** begin INFORMATION SUPPLIED **

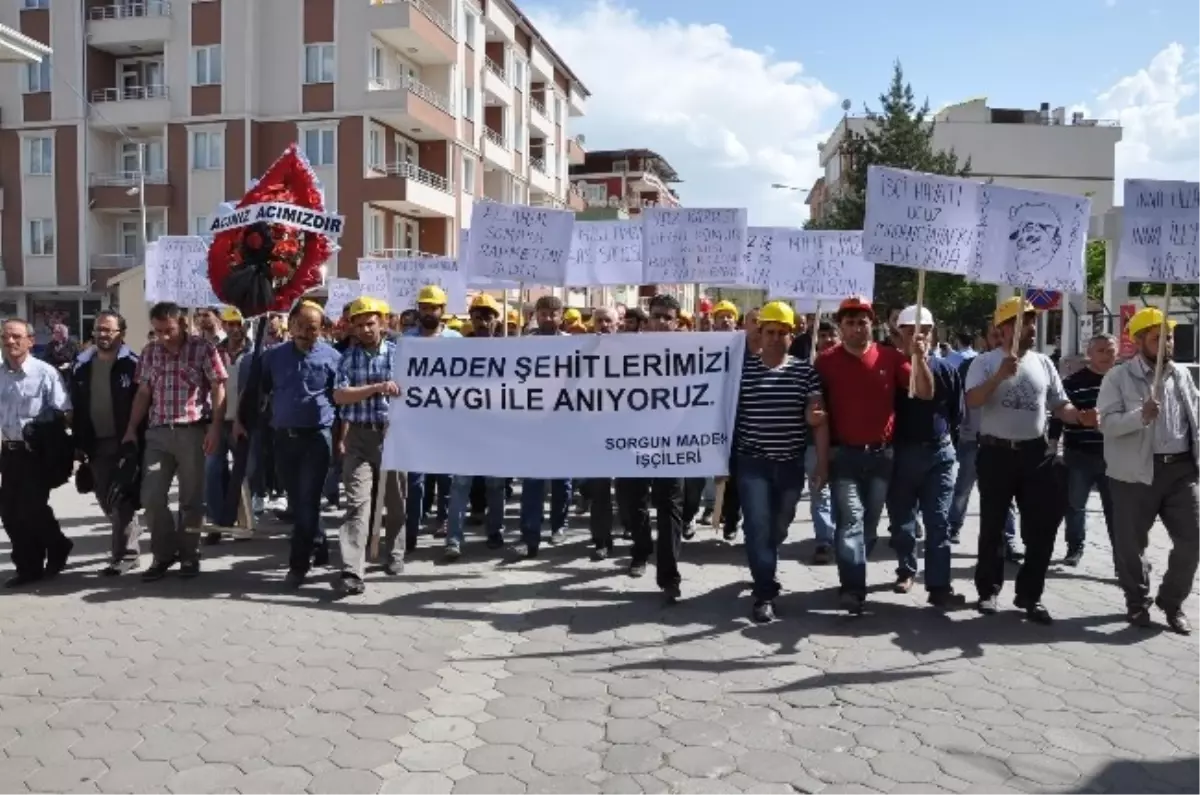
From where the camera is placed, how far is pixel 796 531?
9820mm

** end INFORMATION SUPPLIED **
** begin INFORMATION SUPPLIED **

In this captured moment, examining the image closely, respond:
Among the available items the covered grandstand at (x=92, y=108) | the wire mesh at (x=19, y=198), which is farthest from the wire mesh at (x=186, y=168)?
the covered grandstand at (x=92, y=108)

** end INFORMATION SUPPLIED **

WHAT YOU HAVE TO DO:
Pick out each line of the material above that contains the word "covered", and copy those lines in full.

THE OUTPUT:
Among the available items the covered grandstand at (x=92, y=108) | the wire mesh at (x=19, y=198), which is farthest from the wire mesh at (x=186, y=168)?
the covered grandstand at (x=92, y=108)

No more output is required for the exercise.